A domino - the biggest domino in the league - just fell.
The Kansas City Chiefs have (per ESPN) agreed with starting quarterback Patrick Mahomes on a 10-year contract extension, which means the arguable best player in the league and perennial MVP is locked in through the 2031 season - in actuality a 12-year deal.
Mahomes can be expected to be the highest-paid player in the NFL ($400 million-plus here), though terms are unknown and the devil is in the details.
UPDATE: The details on Mahomes' deal - a "half-billion-dollar deal'' - are collected below at SI. ...
But maybe they won't be so devilish in one particular way as it relates to the Dallas Cowboys and franchise-tagged QB Dak Prescott.
Prescott is not on the same level, in terms of accomplishments, as Mahomes. Of course, that same argument can be made about Prescott and Russell Wilson, and yet Dallas has already offered Dak a Wilson-like deal at $35 million for five years.
Does Mahomes' average-per-year total impact what Prescott may ask for now, beyond the $31.409 million one-year deal that is locked in for 2020 (unless a new contract can be agreed to by July 15)? Maybe; that's part of the domino effect here - and one of the reasons critics of the Cowboys front office howl that the Joneses should've found a way to close the Dak deal last September, when they were oh-so-close.
Keep in mind, though: How many escape hatches does Mahomes' deal include? How many restructures to come in the next decade-plus? What is the guaranteed money? What is the cap impact?
Or ... what if Mahomes' deal guarantees him a percentage of the cap? That idea - sort of like a Hollywood actor getting "points'' for a film's success - is, we believe, unprecedented in the NFL. But maybe sensible, too.
UPDATE: Mahomes' deal is not designed that way, as it turns out. But the cleverness of the concept remains ...
These are all considerations to be made only after the full numbers are in.
But for the moment ... maybe there is a domino influence or two to be judged now, relating to Prescott.
Mahomes, who won the NFL’s Most Valuable Player award in 2018 after putting up 50 touchdowns and over 5,000 passing yards in his first full season as the team’s starter, and then followed it up, with the MVP award from Super Bowl LIV by leading the Chiefs to a Super Bowl win, is getting rich here.

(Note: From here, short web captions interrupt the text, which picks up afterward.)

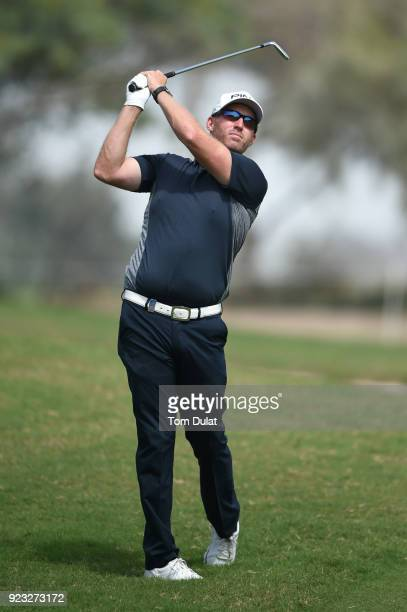 Adam Bland of Australia hits an approach shot during the second round of the Commercial Bank Qatar Masters at Doha Golf Club on February 23 2018 in...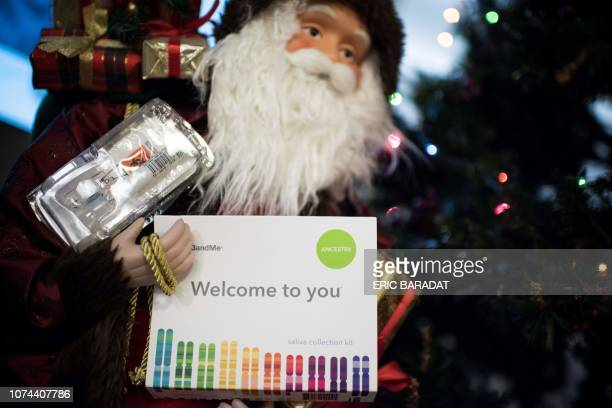 This illustration picture shows a saliva collection kit for DNA testing displayed in the arms of a Father Christmas doll in Washington DC on December...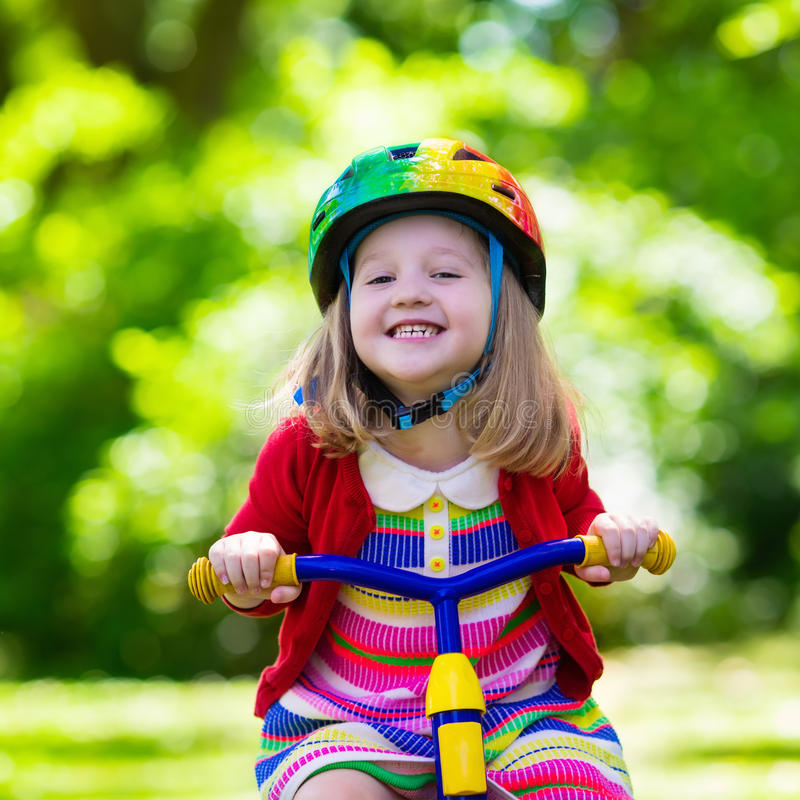 Free Little Girl Riding A Tricycle Royalty Free Stock Image - 73345566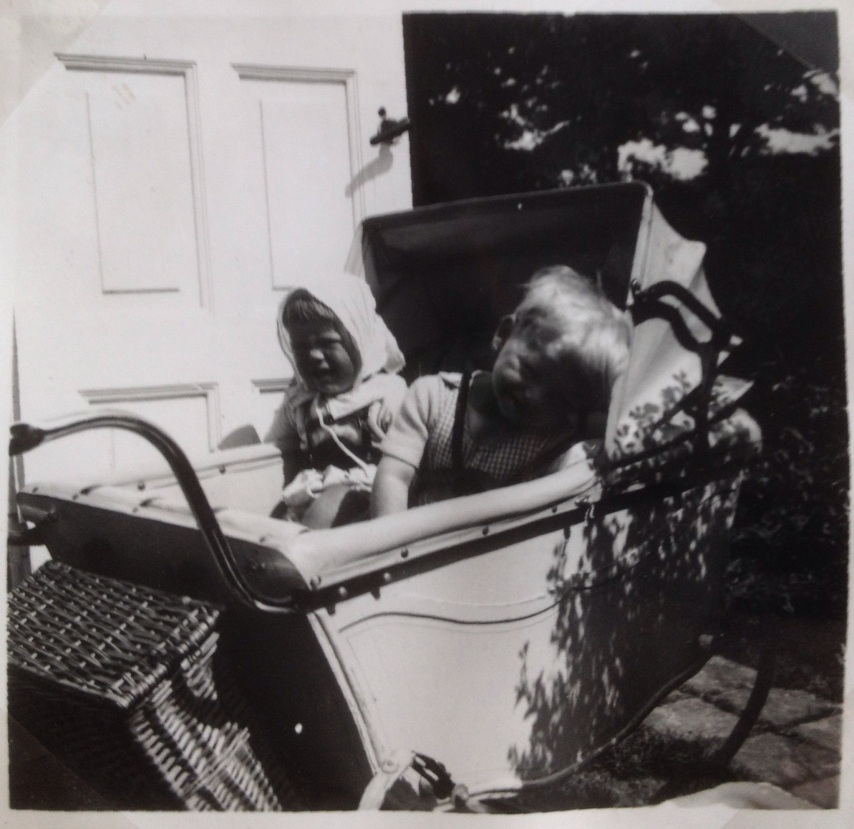 In our pram securely fastened in our harness at the summer house summer 1952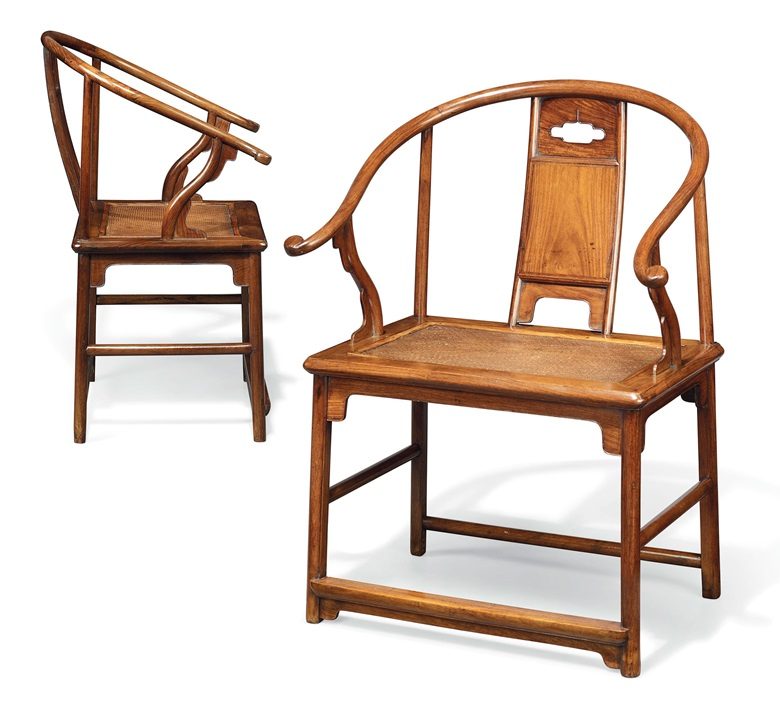 An extremely rare and important pair of Huanghuali horseshoe-back armchairs, Quanyi, Ming dynasty, 17th century. Each 26¾  in (68  cm) wide, 21  in (53.3  cm) deep, 36  in (91.5  cm) high. Estimate £800,000-1,200,000. This lot is offered in Fine Chinese Ceramics & Works of Art on 7 November at Christie's in London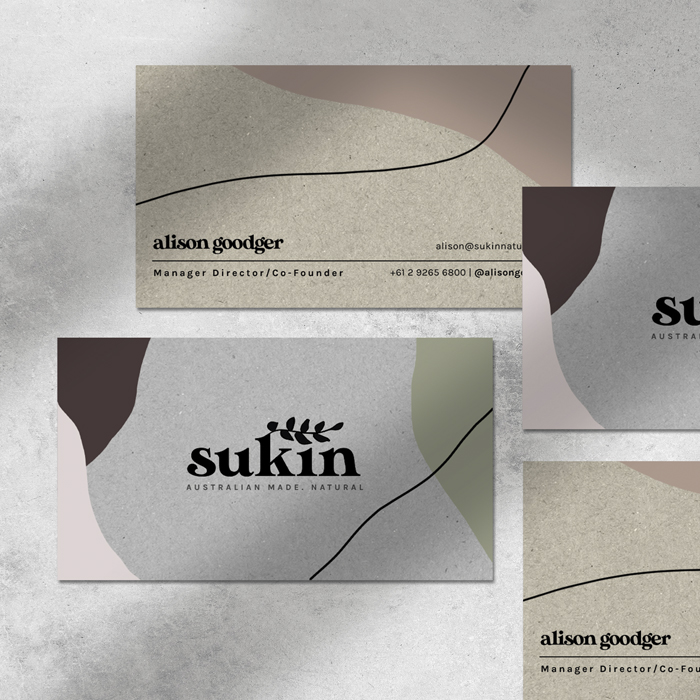 Four business cards for the brand Sukin Skincare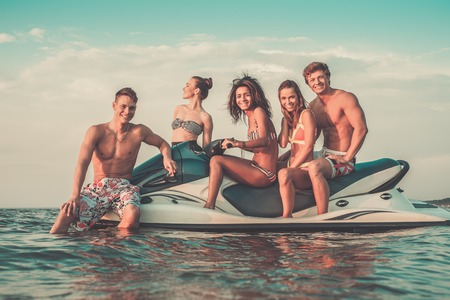 Group of multi ethnic friends sitting on a jet ski photo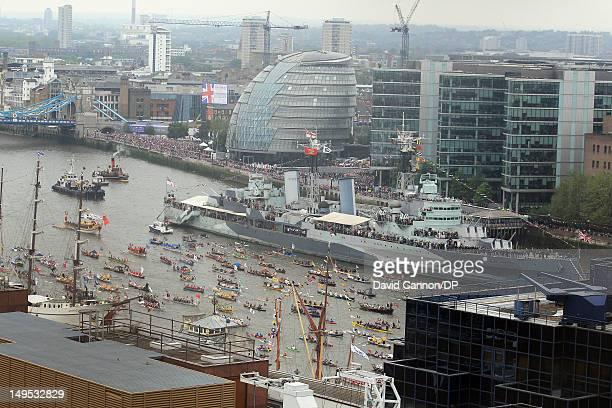 Rowbarge Gloriana and the manpowered section of the flotilla approaching Tower Bridge pass HMS Belfast as seen from The Monument as they participate...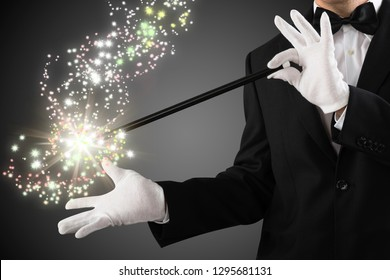 Close-up Of A Magician's Hand Creating Sparkles With Magic Wand On Grey Background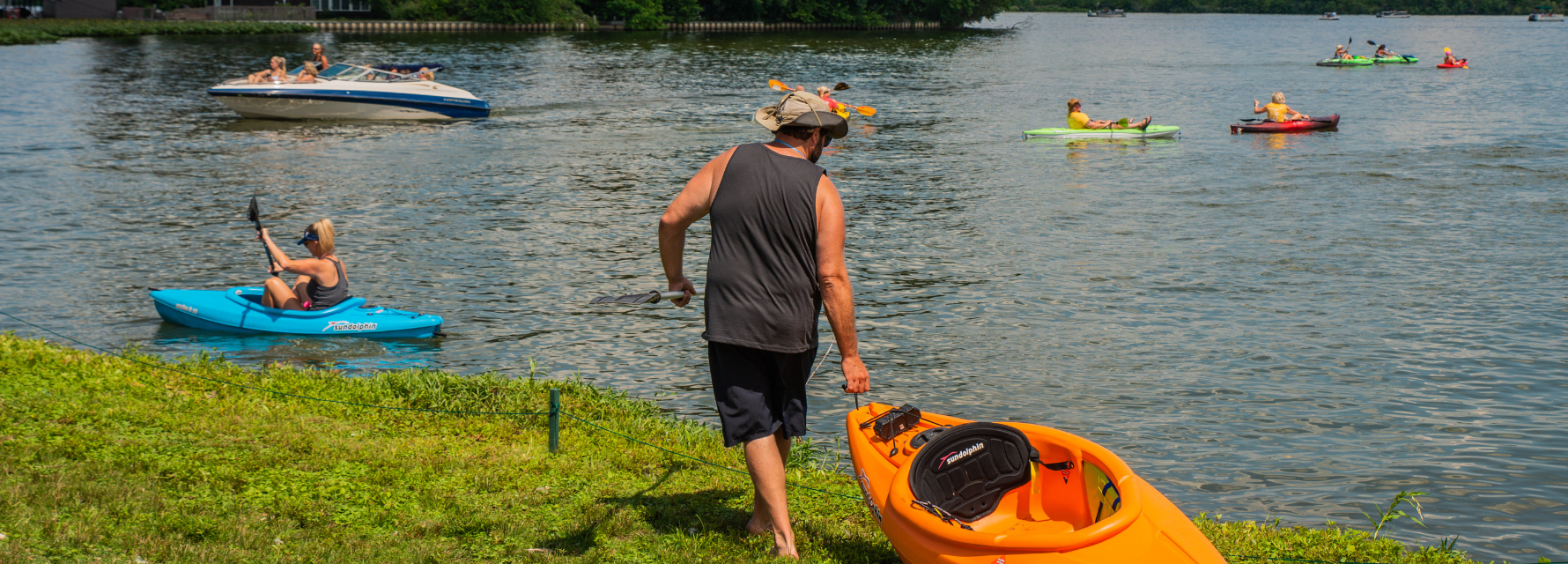 man on the grass with kayak heading to the lake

But he surely made concessions, too, on the way to the monumental 12-year deal.
Prescott has asked Dallas for a four-year contract, a year shorter than Dallas' preference evidenced in its five-year proposal. The attraction to the shorter deal is Dak's quickened path to a second rich contract. But Mahomes and the Chiefs - with everyone in KC seemingly happy - have just demonstrated another way. If the dollars can get right, there is now heightened sense to signing not for four, not for five ... but for ... ever - as Mahomes has just done.
At the risk of being overly-optimistic, we'd also add this: The Chiefs and Mahomes' side have obviously been talking. But there was no great rumbling leading up to the agreement. This things can happen quickly. And in the case of Dak Prescott and the Dallas Cowboys, can certainly happen in the coming days.